Task objective.
Using the news report about the 43 missing students, explain in one to three sentences why President Pena Nieto says he takes full interest in finding out what really happened.
Provided text start
Xinhua, September 8, 2015 Adjust font size:

Mexico's President Enrique Pena Nieto Monday pledged there would be no impunity in the unresolved case of 43 Mexican students missing and believed massacred in September last year.

The statement came a day after the results of a six-month investigation by an independent body completely contradicted the official version of the events that led to the students' disappearance in the southern state of Guerrero.

Pena Nieto said, "110 people have been arrested and we will not relent until all who are guilty of this very regrettable event are brought before the law."

"I am the first to take full interest -- not just as president, but because Mexican society demands it, and they are right -- in finding out what really happened," the president said at a ceremony inaugurating a stretch of highway in the central state of Puebla.
Provided text end
Data extract start
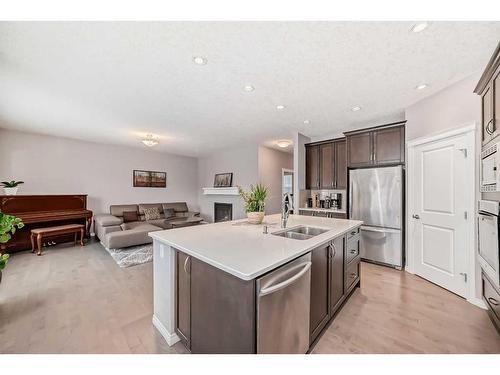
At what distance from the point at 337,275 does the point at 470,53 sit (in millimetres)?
Data extract end
Task answer.
He says his interest is not only because he is president. It is also because Mexican society demands to know what happened, and he says the public is right to demand it.